Set problem 1:
From the text on executive remuneration for 2020, list the officer positions whose remuneration the General Meeting is asked every year to approve, according to the statement of reasons.
Set problem 2:
Why, according to the text on executive remuneration for 2020, is the General Meeting asked every year to approve the fixed, variable and exceptional components of the officers' remuneration?
Set problem 3:
Answer these questions from the text on executive remuneration for 2020:
(a) Who is named as Chairman of the Board of Directors in the thirteenth resolution?
(b) What position does the fourteenth resolution give for Cristel de Rouvray?
(c) Which section of the 2020 Universal Registration Document holds the summary table of the remuneration components?

--- begin Extract provided ---

Approval of the fixed, variable and exceptional components of the 
total remuneration paid or allocated to the Chairman of the Board 
of Directors, Chief Executive Officer and Chief Operating Officers 
for the financial year ended on December 31, 2020

 Statement of reasons

In accordance with Article L. 225-100-III of the French Commercial 
Code, the General Meeting is requested every year to approve the 
fixed, variable and exceptional components of the total remuneration 
and benefits of all kinds paid or allocated to the Chairman of the Board 
of Directors, Chief Executive Officer and Chief Operating Officers in 
respect to their mandate.

These components of the remuneration are presented in the report 
of the Board of Directors on corporate governance in section 2.4 of 
the 2020 Universal Registration Document, including in particular a 
summary table under section 2.4.3.1.13.

 „ Thirteenth resolution

Approval of the components of the total compensation paid  
or allocated to Alain de Rouvray, Chairman of the Board  
of Directors, for the financial year ended on December 31, 2020

The General Meeting, in accordance with Article L. 225-100-III of the 
French Commercial Code, approves the fixed, variable and exceptional 
components of the total compensation and benefits of all kinds paid 
or allocated to Alain de Rouvray, Chairman of the Board of Directors, 
for the financial year ended on December 31, 2020 as set out in the 
report of the Board of Directors on corporate governance pursuant 
to Article L. 225-37 of the French Commercial Code and presented 
in section 2.4.3.1.13 in the 2020 Universal Registration Document.

 „ Fourteenth resolution

Approval of the components of the total compensation paid  
or allocated to Cristel de Rouvray, Chief Executive Officer,  
for the financial year ended on December 31, 2020

The General Meeting, in accordance with Article L. 225-100-III of the 
French Commercial Code, approves the fixed, variable and exceptional 
components of the total compensation and benefits of all kinds paid or 
allocated to Cristel de Rouvray, Chief Executive Officer, for the financial 
year ended on December 31, 2020, as set out in the report of the Board 
of Directors on corporate governance pursuant to Article L. 225-37 
of the French Commercial Code and presented in section 2.4.3.1.13 
in the 2020 Universal Registration Document.

--- end Extract provided ---
--- begin Dataset content ---

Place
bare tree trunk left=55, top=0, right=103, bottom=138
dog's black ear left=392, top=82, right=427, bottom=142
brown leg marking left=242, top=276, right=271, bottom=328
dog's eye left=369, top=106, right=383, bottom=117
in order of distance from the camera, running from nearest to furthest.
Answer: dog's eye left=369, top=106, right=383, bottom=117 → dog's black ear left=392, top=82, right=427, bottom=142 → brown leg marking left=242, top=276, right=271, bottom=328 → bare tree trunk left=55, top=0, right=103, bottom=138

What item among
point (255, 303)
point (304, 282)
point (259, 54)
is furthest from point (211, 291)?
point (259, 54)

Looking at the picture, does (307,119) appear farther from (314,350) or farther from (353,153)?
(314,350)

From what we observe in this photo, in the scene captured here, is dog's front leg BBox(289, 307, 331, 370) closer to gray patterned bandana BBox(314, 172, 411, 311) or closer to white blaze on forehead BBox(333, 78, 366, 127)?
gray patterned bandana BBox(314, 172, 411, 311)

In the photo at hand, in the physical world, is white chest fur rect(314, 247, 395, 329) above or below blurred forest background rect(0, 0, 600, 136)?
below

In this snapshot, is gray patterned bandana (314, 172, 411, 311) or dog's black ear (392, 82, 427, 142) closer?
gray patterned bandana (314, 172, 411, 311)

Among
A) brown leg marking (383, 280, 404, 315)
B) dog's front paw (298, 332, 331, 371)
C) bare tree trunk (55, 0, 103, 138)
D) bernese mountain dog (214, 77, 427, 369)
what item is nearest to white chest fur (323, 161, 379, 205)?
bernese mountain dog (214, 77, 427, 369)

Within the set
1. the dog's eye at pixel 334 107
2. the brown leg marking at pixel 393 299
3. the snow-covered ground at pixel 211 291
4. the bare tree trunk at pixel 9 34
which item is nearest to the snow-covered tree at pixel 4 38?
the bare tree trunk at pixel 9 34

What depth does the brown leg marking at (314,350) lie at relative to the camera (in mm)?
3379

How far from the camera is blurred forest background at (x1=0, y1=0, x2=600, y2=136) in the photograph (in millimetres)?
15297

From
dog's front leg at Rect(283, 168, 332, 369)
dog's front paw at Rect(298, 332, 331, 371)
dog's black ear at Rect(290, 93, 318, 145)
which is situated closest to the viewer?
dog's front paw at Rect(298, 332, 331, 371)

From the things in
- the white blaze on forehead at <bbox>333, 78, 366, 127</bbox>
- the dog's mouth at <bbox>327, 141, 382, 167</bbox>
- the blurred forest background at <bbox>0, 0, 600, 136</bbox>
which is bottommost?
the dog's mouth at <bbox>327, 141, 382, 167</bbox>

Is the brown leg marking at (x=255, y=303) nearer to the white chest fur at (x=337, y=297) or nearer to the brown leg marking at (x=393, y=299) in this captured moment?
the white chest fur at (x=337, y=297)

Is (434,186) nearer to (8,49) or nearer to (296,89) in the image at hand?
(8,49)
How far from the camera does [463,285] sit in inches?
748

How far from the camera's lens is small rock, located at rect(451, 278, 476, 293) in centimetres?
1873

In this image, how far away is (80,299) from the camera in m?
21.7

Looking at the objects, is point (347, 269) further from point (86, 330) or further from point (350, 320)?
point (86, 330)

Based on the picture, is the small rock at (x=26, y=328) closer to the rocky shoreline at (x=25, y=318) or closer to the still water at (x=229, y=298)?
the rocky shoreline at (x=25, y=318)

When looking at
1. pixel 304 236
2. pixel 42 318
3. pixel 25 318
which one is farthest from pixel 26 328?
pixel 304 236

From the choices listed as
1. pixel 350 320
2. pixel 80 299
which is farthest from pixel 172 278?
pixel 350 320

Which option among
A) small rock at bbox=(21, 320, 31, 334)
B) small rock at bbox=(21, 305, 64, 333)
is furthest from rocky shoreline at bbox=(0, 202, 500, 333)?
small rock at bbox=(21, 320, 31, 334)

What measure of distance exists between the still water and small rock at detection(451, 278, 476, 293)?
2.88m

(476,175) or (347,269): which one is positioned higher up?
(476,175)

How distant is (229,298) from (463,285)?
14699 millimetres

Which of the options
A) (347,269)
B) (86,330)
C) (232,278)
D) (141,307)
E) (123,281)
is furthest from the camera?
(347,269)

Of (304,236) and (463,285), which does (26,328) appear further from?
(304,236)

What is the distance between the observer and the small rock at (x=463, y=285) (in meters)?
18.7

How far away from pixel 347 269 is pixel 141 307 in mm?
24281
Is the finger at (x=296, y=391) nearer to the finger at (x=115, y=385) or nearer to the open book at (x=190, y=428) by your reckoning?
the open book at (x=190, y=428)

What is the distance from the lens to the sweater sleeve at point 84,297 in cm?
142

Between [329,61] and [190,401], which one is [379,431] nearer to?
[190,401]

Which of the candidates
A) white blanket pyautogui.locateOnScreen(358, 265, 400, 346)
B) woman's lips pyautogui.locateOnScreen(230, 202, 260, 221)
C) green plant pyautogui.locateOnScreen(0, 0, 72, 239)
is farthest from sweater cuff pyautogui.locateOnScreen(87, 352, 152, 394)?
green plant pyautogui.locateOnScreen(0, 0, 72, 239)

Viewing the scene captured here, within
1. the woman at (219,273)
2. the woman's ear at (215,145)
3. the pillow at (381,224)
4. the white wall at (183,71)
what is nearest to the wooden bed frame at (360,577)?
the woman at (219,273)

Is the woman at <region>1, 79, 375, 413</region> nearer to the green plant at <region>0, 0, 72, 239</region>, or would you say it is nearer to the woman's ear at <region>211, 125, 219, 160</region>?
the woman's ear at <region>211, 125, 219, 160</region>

--- end Dataset content ---

Complete response 1:
- Chairman of the Board of Directors
- Chief Executive Officer
- Chief Operating Officers

Complete response 2:
The General Meeting is asked to do this because Article L. 225-100-III of the French Commercial Code requires it.

Complete response 3:
(a) Alain de Rouvray
(b) Chief Executive Officer
(c) Section 2.4.3.1.13